• **Fragmento del texto**
┏━━

Por tanto no cabe hablar siquiera de “monismo”. Pero, al propio tiempo, como hemos señalado ya, tampoco es tolerable el “dualismo”. El tomismo exige más: nada de “doble verdad”, nada de tolerancia religiosa por parte de la ciencia y de “tolerancia científica” por parte de la religión, sino unidad, ayuda mutua y comunidad. El enajenamiento recíproco, que se contenta con la no injerencia, es inaceptable. El filósofo no puede aislarse de la religión en una torre de marfil, como tampoco puede ni debe encerrarse en ella el teólogo para huir de la filosofía. La posición que ocupa en este problema el filósofo católico J. Hessen, de Colonia, no responde a los requisitos tomistas. A juicio de Hessen, el caso de Galileo nos ha enseñado poco a poco a separar la religión de la física. Pero “¿cuando... aprenderá la teología a separar la religión de la metafísica?” [33] No, objetan los tomistas, semejante deslindamiento es inadmisible. Nos vuelve a la pérfida “doble verdad”. “La filosofía no puede entrar en contradicción, sin incurrir en error, con la verdad de la revelación o con las conclusiones sabiamente establecidas en la teología, puesto que una misma cosa no puede ser a la vez verdadera y falsa, aceptable en filosofía y errónea en teología” [34]. Los tomistas no se plantean separar el conocimiento de la fe, la ciencia y la filosofía, de la religión y a la inversa, sino que procuran aproximarlas, conjugarlas y unirlas.
¿Sobre qué bases? ¿Cómo conjugar la fe y la razón, renunciando al racionalismo, por una parte, y al fideísmo, por otra? ¿Cómo unir la desconfianza en la razón y su empleo para favorecer la fe? ¿Qué fin persigue el “cortejo demasiado largo”?
Ante todo, insisten los tomistas (y en ello se basa toda su crítica del racionalismo), no cabe contentarse con la razón dadas la limitación y la imperfección de ésta. A su juicio, el error más grande es el convencimiento de que nuestra razón es el único camino de la verdad. Ya el § 9 de la declaración de León XIII contiene una advertencia, “ya que la razón humana, siendo limitada por determinadas fronteras... está sujeta a numerosos errores y carece de conocimiento en muchas cosas”. El tomismo eleva al absoluto y convierte en incapacidad de conocer por principio el desconocimiento debido a la limitación histórica del saber en cada etapa concreta de su desarrollo. El conocimiento racional de todo lo que existe, tanto lo real como lo contingente, se proclama inalcanzable en el curso del progreso científico y, además, vana ilusión que oscurece la razón. “El pensamiento filosófico... se inclina fácilmente a reconocerse absoluto en la esfera del conocimiento intelectual y capaz de absorber la vida en toda su integridad. Pero como eso no es factible y no puede llevarse a cabo y por cuanto la integridad vital está fuera del alcance del conocimiento racional y no puede ser reducida a él, se escapa al pensamiento filosófico” [35]. Semejante enfoque, lejos de estimular el pensamiento científico en su afán de ampliar las fronteras del conocimiento, lo frena y paraliza, no le deja proseguir las búsquedas y los descubrimientos. Se le presenta a la razón la exigencia de que se contenga, de que no busque lo no descubierto, de que no suba por los peldaños de la verdad relativa en su aspiración de llegar a la absoluta. Las pretensiones de la razón humana al perfeccionamiento ilimitado como medio de conocimiento de la verdad son condenadas por el' tomismo. Los tomistas estiman condenable la presunción de la razón, que “rebasa los límites de su competencia” y se encarga de juzgar de lo que no está a su alcance, lo que está más allá de lo cognoscible racionalmente.

┗━━

• **Tareas**
1 - Por favor, reescribe en forma de lista el párrafo del texto sobre el tomismo que empieza con «Por tanto no cabe hablar siquiera» y conserva sus datos principales.
2 - Prosigue el texto sobre el tomismo a partir de su última oración.

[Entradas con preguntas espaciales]
┏━━

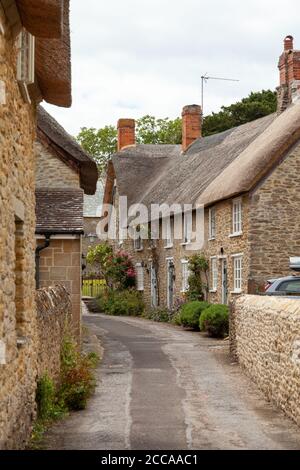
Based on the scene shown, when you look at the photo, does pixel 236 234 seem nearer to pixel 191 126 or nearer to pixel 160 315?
pixel 160 315

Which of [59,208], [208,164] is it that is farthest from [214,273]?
[59,208]

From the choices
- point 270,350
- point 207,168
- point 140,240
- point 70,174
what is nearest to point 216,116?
point 140,240

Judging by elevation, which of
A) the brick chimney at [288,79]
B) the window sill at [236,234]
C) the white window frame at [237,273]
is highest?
the brick chimney at [288,79]

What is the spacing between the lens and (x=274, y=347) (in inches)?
503

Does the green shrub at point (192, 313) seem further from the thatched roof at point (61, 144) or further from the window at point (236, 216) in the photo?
the thatched roof at point (61, 144)

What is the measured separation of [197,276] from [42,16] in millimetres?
23305

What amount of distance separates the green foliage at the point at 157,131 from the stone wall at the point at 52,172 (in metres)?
43.5

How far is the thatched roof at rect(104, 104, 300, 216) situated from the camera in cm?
2538

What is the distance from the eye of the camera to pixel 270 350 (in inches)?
518

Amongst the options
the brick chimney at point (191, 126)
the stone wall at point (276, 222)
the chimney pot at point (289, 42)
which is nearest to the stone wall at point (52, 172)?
the stone wall at point (276, 222)

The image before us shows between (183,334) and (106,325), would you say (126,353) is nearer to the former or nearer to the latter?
(183,334)

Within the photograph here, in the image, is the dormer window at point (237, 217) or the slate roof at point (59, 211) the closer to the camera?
the slate roof at point (59, 211)

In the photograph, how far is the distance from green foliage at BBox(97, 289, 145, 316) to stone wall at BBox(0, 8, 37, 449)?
27535 mm

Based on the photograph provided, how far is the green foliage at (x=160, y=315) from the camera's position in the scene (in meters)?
33.0
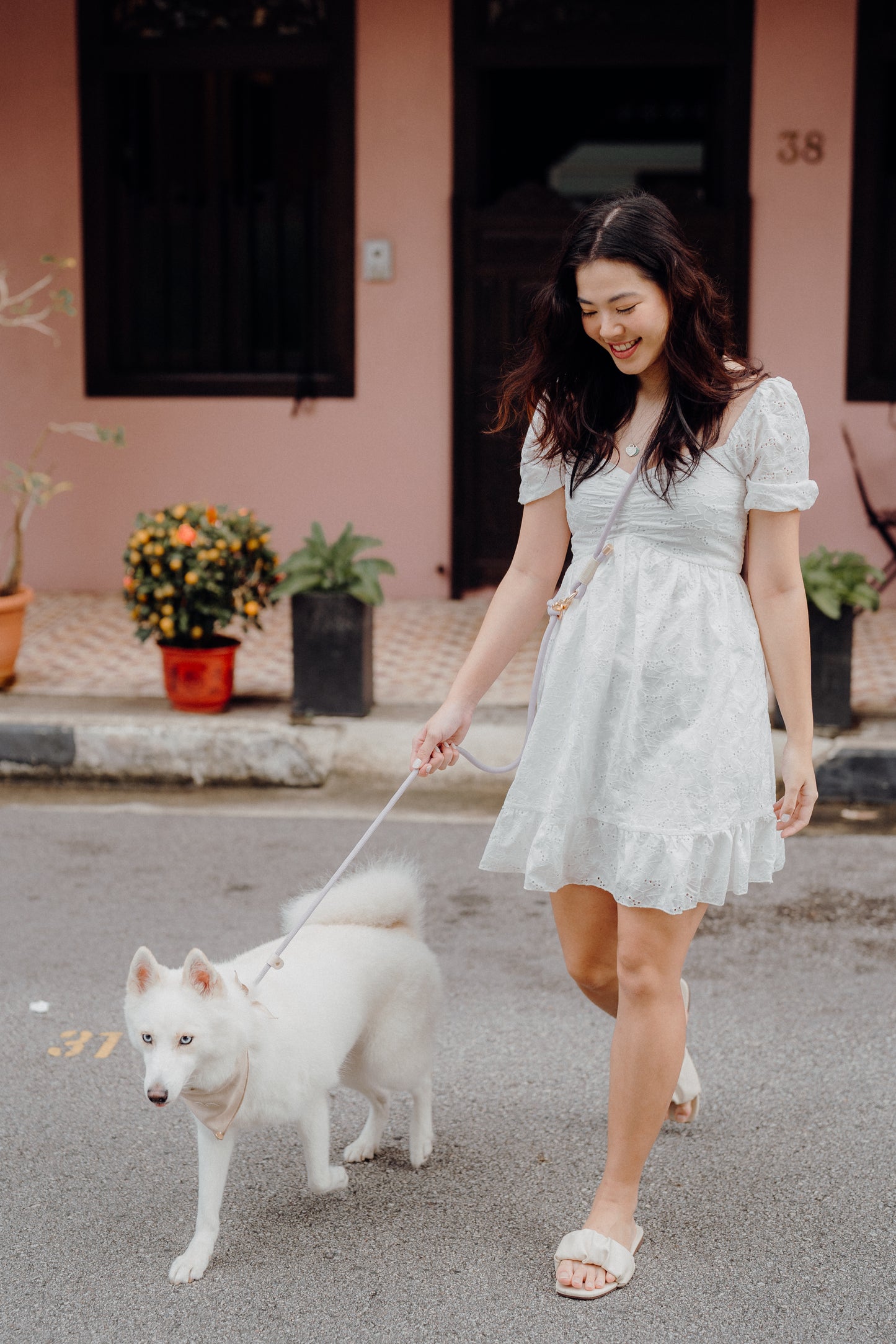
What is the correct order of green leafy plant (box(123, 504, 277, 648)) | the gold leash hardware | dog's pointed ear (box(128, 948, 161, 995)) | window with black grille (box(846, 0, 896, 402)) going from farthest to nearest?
window with black grille (box(846, 0, 896, 402)), green leafy plant (box(123, 504, 277, 648)), the gold leash hardware, dog's pointed ear (box(128, 948, 161, 995))

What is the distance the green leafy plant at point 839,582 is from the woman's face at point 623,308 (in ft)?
12.5

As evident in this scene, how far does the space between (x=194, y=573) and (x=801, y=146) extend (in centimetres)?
494

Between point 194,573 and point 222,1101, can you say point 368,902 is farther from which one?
point 194,573

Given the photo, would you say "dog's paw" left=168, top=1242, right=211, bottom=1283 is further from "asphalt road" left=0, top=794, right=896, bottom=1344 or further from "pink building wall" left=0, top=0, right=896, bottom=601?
"pink building wall" left=0, top=0, right=896, bottom=601

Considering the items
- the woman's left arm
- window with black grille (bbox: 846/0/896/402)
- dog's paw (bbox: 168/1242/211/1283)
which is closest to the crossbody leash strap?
the woman's left arm

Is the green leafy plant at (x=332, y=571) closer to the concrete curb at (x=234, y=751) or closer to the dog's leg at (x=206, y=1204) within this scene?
the concrete curb at (x=234, y=751)

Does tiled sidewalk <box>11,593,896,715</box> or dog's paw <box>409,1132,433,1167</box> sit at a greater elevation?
tiled sidewalk <box>11,593,896,715</box>

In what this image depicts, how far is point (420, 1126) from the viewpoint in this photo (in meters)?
3.34

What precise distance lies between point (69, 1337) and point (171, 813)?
349 cm

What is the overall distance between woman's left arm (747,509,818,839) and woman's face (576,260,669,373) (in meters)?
0.38

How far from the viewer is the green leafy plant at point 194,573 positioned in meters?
6.77

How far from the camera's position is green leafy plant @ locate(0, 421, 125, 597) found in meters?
7.38

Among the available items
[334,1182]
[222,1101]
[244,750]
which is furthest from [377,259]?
[222,1101]

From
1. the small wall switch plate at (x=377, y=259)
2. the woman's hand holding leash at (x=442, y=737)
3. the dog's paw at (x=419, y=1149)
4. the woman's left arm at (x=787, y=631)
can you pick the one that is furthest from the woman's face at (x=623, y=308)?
Result: the small wall switch plate at (x=377, y=259)
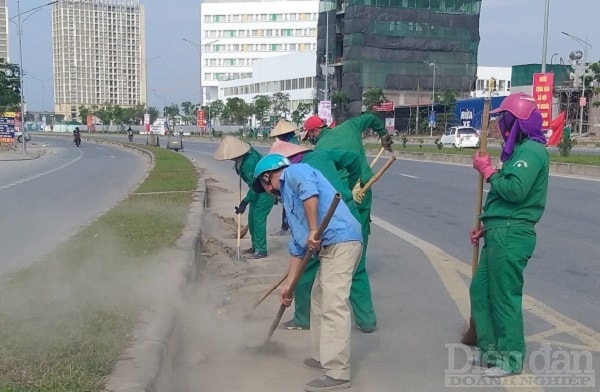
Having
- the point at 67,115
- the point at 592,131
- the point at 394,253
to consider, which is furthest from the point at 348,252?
the point at 67,115

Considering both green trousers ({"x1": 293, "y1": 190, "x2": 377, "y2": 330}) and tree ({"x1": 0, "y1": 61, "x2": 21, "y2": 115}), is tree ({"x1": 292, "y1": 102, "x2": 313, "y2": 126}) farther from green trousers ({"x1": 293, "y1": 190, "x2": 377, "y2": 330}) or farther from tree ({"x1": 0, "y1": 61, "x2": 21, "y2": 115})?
green trousers ({"x1": 293, "y1": 190, "x2": 377, "y2": 330})

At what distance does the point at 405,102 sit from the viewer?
74688mm

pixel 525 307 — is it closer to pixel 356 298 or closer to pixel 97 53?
pixel 356 298

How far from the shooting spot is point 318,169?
4.57 metres

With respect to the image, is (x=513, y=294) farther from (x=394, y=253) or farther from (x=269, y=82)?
(x=269, y=82)

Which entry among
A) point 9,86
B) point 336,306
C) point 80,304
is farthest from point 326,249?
point 9,86

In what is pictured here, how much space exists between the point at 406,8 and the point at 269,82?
23918 millimetres

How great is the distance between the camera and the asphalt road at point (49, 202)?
879 centimetres

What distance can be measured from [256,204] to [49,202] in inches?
316

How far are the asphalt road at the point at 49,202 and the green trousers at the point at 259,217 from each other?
234 cm

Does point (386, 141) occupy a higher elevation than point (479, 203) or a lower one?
higher

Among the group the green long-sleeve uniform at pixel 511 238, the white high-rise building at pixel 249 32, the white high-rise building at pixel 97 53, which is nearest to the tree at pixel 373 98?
the white high-rise building at pixel 249 32

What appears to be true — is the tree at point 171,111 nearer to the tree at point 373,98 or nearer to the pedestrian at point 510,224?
the tree at point 373,98

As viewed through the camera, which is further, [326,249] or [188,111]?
[188,111]
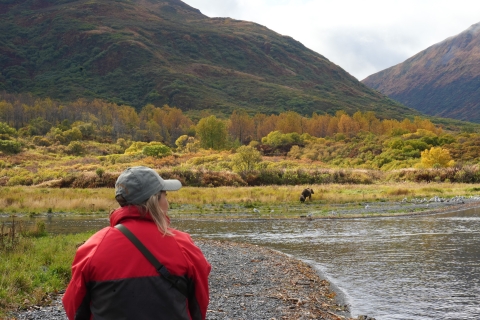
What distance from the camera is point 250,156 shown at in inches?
2437

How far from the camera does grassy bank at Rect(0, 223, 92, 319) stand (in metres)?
10.2

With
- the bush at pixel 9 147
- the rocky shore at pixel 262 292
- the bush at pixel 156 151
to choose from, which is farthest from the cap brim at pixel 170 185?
the bush at pixel 9 147

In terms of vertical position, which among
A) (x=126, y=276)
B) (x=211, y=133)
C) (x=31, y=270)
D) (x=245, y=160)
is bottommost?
(x=31, y=270)

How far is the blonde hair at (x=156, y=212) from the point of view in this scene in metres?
3.75

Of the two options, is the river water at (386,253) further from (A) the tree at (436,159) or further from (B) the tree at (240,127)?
(B) the tree at (240,127)

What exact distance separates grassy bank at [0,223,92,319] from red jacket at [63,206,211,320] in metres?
6.26

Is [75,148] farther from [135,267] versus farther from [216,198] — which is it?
[135,267]

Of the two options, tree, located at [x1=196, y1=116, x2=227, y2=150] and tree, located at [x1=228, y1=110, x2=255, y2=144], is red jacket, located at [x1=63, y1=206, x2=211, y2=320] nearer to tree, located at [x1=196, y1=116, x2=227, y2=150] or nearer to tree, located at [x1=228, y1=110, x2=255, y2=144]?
tree, located at [x1=196, y1=116, x2=227, y2=150]

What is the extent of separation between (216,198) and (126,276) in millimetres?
37947

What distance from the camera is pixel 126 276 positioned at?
3.64 m

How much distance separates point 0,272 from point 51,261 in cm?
233

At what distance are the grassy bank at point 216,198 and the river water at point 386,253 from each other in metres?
5.15

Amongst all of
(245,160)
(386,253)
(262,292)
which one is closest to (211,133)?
(245,160)

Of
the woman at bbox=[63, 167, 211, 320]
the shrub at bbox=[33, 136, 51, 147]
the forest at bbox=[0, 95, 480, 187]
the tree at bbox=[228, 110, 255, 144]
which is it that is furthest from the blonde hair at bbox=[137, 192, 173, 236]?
the tree at bbox=[228, 110, 255, 144]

┗━━

• **Respuestas esperadas**
1 -
- No cabe hablar de «monismo», pero tampoco es tolerable el «dualismo».
- El tomismo rechaza la «doble verdad» y la tolerancia mutua entre ciencia y religión. Exige unidad, ayuda mutua y comunidad.
- El enajenamiento recíproco que se limita a la no injerencia es inaceptable.
- El filósofo no puede aislarse de la religión en una torre de marfil, ni el teólogo encerrarse en ella para huir de la filosofía.
- La postura del filósofo católico J. Hessen, de Colonia, no cumple los requisitos tomistas. Según él, el caso de Galileo enseñó a separar la religión de la física, y la teología aún debe aprender a separar la religión de la metafísica.
- Los tomistas consideran inadmisible esa separación porque conduce de nuevo a la «doble verdad». Sostienen que la filosofía no puede contradecir la verdad revelada ni las conclusiones de la teología sin caer en error.
- Los tomistas no buscan separar la fe de la ciencia y la filosofía, sino aproximarlas, conjugarlas y unirlas.

2 -
La razón humana es finita, repiten una y otra vez los tomistas, y allí donde termina la razón comienzan las prerrogativas de la fe. La razón, consciente de su limitación e impotencia, pide ayuda a la fe, que abre la entrada a lo incognoscible racional y brinda la perspectiva de la verdad absoluta. Cuanto más sabemos sin rebasar los límites del conocimiento científico, “explica” Otto Spülbeck, obispo de Meissen, más aparecen nuevos problemas. “Esta es la razón de que los cristianos no compartamos el optimismo propio del materialismo dialéctico en el sentido de que la ciencia puede, en fin de cuentas, explicar todos los problemas, con lo que resultará inútil la fe”. Nada de eso —prosigue el obispo—, donde terminan las ciencias naturales, donde éstas agotan sus posibilidades de explicación, entra en vigor la revelación. Aquí viene la Biblia y nos explica, nos brinda la comprensión de las interdependencias finales...” [36] En una palabra, la fe acude en ayuda de la razón cuando ésta, superando la soberbia que la emponzoña, reconoce humilde su incapacidad e impotencia.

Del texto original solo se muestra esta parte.